The future value (FVAn or Sn) of an ordinary annuity where a constant periodic flow (A or R) is received or paid for ‘n’ periods at an interest rate ‘r’ or ‘i’ per period is given by the formula: FVAn = A * [{(1+r)ⁿ – 1} / r] or Sn = R * [((1+i)ⁿ – 1)/i]

Here:

• FVAn or Sn = Future value of the annuity which is the sum of the compound amounts of all payments and a duration of n periods.
• A or R = Amount of each instalment or constant periodic flow.
• r or i = Interest rate per period.
• n = Number of periods or duration.

The term [{(1+r)ⁿ – 1} / r] or similar variations is known as the future value interest factor of an annuity (FVIFAr,n or FVIFA(i,n)). Tables for FVIFA(i,n) are available.

Examples from the sources illustrate the calculation of future value for an annuity:

• Suppose you deposit ₹1000 annually in a bank for 5 years at a compound interest rate of 10%. Assuming deposits occur at the end of the year (ordinary annuity), the future value will be:
  • Using the formula: 1000 * [{(1.1)⁵ – 1} / 0.1] = 1000 * [{1.61051 – 1} / 0.1] = 1000 * [0.61051 / 0.1] = 1000 * 6.1051 = ₹6105.1. Note: The provided source calculation shows a slight discrepancy 1.6105-1= .615/.1= 6.105*1000= 6105. Another example uses ₹8,000 per period for 5 years at 10%, resulting in 8000 * 6.1051 = ₹48,841.
  • Using a future value interest factor table: The FVIFA for 5 years at 10% is 6.105. So, ₹1000 * 6.105 = ₹6105.
• Apex Ltd. needs to accumulate ₹50 crore in 6 years and deposits annually into a sinking fund earning 12% interest.
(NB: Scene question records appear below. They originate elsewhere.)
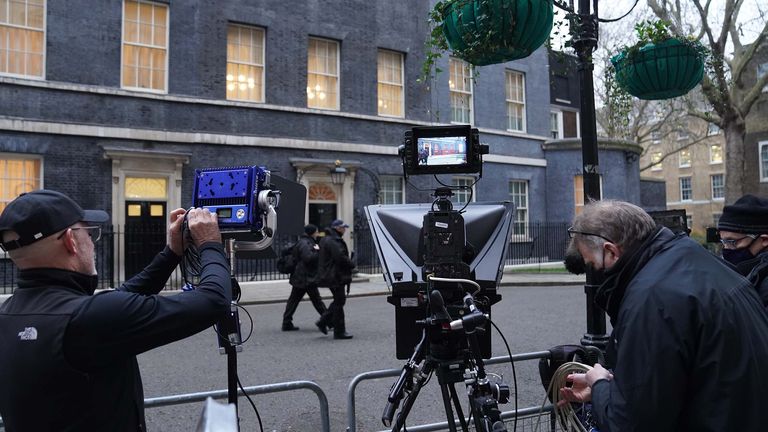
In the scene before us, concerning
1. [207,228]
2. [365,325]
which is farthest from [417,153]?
[365,325]

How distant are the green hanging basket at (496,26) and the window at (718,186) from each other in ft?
158

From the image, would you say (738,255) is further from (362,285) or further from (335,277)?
(362,285)

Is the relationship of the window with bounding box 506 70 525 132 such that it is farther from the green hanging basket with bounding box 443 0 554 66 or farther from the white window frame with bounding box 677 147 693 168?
the white window frame with bounding box 677 147 693 168

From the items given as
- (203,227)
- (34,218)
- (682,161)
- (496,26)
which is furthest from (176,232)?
(682,161)

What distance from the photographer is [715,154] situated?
45.7 m

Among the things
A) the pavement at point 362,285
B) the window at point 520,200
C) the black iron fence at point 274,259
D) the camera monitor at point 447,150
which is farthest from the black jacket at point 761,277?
the window at point 520,200

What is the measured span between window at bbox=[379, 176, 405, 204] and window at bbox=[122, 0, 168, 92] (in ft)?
24.7

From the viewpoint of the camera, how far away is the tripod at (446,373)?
2990 millimetres

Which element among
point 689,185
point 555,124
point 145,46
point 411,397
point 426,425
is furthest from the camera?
point 689,185

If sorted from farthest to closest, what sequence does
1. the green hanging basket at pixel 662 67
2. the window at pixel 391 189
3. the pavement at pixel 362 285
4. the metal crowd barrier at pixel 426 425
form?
1. the window at pixel 391 189
2. the pavement at pixel 362 285
3. the green hanging basket at pixel 662 67
4. the metal crowd barrier at pixel 426 425

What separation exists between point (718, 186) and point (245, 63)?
42.4 metres

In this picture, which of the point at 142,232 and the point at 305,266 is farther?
the point at 142,232

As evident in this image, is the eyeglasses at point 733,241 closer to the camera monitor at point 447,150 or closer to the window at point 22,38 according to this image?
the camera monitor at point 447,150

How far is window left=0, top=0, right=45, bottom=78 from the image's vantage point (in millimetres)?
13852
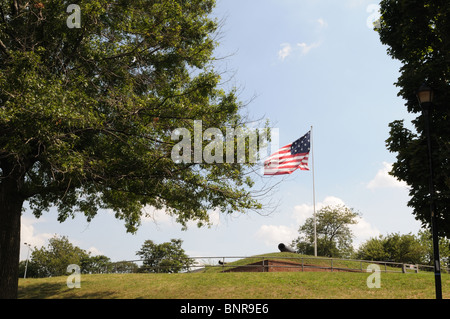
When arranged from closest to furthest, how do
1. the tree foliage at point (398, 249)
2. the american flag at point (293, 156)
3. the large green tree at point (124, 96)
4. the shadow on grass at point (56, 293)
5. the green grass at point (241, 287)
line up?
1. the large green tree at point (124, 96)
2. the green grass at point (241, 287)
3. the shadow on grass at point (56, 293)
4. the american flag at point (293, 156)
5. the tree foliage at point (398, 249)

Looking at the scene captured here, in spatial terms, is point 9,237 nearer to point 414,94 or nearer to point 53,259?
point 414,94

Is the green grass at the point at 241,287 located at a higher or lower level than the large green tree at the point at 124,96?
lower

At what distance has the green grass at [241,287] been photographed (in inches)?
659

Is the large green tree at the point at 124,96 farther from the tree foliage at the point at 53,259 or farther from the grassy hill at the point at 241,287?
the tree foliage at the point at 53,259

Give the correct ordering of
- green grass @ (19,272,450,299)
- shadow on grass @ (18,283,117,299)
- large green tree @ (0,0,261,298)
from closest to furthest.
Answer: large green tree @ (0,0,261,298)
green grass @ (19,272,450,299)
shadow on grass @ (18,283,117,299)

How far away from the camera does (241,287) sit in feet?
59.2

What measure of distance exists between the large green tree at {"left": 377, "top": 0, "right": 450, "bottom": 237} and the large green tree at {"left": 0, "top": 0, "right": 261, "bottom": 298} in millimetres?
6385

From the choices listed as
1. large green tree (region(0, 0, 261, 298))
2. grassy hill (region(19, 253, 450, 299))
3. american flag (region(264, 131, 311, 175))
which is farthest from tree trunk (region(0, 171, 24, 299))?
american flag (region(264, 131, 311, 175))

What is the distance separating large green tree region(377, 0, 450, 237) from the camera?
13047 mm

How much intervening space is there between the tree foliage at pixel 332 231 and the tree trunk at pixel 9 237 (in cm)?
5070

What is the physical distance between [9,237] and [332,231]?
55.0m

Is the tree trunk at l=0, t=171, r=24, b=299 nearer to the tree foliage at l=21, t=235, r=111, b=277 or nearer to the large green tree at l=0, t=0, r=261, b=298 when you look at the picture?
the large green tree at l=0, t=0, r=261, b=298

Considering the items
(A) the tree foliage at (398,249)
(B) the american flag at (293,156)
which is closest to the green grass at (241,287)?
(B) the american flag at (293,156)
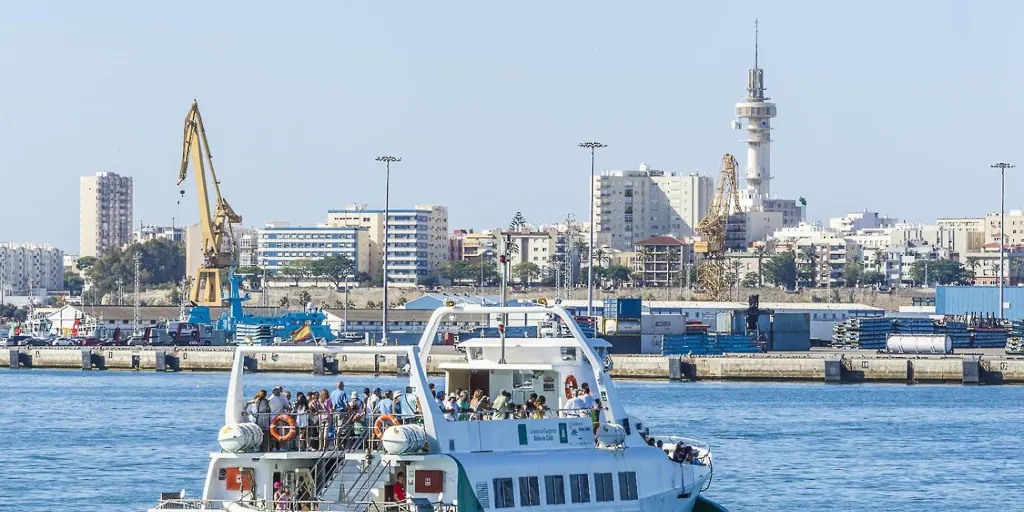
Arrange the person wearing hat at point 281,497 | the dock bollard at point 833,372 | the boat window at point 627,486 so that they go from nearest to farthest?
the person wearing hat at point 281,497 → the boat window at point 627,486 → the dock bollard at point 833,372

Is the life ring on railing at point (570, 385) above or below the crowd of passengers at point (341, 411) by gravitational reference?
above

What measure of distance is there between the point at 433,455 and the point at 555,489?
3633mm

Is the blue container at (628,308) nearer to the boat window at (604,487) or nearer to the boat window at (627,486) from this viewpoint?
the boat window at (627,486)

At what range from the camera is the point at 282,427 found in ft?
108

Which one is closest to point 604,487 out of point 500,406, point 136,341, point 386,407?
point 500,406

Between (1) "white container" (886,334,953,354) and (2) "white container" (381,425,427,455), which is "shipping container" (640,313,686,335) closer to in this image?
(1) "white container" (886,334,953,354)

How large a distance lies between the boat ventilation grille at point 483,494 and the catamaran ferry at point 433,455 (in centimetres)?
2

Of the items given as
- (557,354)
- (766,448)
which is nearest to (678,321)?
(766,448)

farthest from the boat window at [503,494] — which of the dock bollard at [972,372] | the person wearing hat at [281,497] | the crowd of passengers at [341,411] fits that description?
the dock bollard at [972,372]

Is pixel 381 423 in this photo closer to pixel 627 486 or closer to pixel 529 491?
pixel 529 491

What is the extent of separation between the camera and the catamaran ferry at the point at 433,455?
107 feet

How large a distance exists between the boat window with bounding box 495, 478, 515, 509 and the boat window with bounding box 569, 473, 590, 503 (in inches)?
78.3

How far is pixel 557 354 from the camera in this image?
38562 millimetres

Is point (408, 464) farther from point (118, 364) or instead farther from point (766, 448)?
point (118, 364)
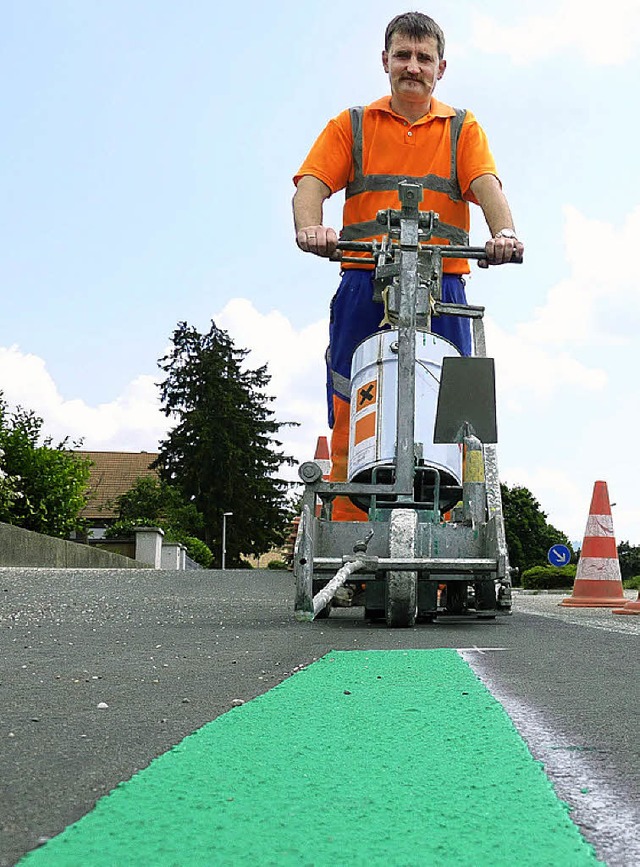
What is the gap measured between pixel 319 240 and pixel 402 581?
193cm

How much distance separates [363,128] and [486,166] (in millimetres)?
758

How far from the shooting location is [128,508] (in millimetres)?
49750

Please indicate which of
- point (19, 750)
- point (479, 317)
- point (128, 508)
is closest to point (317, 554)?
point (479, 317)

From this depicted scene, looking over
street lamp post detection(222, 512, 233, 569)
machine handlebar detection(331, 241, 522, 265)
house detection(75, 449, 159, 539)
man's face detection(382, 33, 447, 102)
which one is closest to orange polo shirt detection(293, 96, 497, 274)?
man's face detection(382, 33, 447, 102)

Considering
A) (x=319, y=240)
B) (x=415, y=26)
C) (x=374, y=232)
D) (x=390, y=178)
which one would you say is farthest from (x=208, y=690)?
(x=415, y=26)

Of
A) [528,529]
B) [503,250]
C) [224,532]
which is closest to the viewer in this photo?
[503,250]

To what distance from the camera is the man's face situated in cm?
600

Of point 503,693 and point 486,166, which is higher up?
point 486,166

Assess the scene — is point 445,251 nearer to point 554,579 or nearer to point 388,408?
point 388,408

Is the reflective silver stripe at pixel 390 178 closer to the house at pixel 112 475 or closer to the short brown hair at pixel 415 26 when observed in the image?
the short brown hair at pixel 415 26

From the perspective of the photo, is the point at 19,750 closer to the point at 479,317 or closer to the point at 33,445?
the point at 479,317

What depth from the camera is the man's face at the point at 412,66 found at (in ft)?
19.7

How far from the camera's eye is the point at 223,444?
59.0 m

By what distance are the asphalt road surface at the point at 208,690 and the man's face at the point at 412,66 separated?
3027 millimetres
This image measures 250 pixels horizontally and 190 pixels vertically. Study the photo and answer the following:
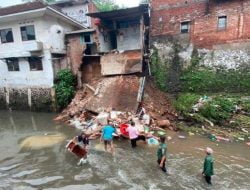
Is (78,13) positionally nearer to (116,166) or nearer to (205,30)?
(205,30)

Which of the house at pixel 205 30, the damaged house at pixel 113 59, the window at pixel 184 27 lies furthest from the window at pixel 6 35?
the window at pixel 184 27

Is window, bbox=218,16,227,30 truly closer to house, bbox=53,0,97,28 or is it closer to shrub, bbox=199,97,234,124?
shrub, bbox=199,97,234,124

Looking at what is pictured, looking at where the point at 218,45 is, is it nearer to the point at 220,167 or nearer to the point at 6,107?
the point at 220,167

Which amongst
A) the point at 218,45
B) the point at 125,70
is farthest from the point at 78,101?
the point at 218,45

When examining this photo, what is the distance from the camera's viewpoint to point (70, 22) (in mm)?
22078

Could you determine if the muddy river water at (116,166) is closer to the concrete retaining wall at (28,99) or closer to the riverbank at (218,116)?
the riverbank at (218,116)

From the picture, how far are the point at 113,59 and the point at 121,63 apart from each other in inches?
29.3

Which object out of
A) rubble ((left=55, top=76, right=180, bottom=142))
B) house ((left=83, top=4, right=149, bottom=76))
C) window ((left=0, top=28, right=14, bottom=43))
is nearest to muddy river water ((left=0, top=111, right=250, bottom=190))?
rubble ((left=55, top=76, right=180, bottom=142))

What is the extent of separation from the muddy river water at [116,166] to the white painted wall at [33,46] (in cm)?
707

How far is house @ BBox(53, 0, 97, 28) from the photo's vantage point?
2689 centimetres

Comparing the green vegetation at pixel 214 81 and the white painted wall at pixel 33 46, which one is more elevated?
the white painted wall at pixel 33 46

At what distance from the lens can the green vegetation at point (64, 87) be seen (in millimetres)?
19500

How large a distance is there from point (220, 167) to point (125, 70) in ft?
32.7

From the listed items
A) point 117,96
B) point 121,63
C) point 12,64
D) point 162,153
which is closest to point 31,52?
point 12,64
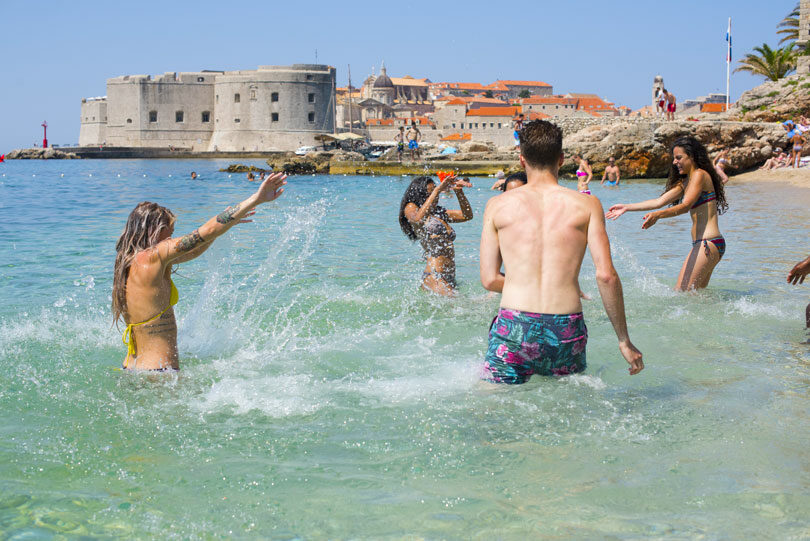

To find the annual deposit amount, you would use the future value of an annuity formula, rearranging to solve for A: A = FVAn / FVIFA(r,n). The FVIFA for 6 years at 12% would be needed from a table or calculated.

In summary, Future Value is the value of money at a point in the future, calculated by compounding current or periodic cash flows at a given interest rate. It is a crucial tool in financial management for understanding how investments grow over time.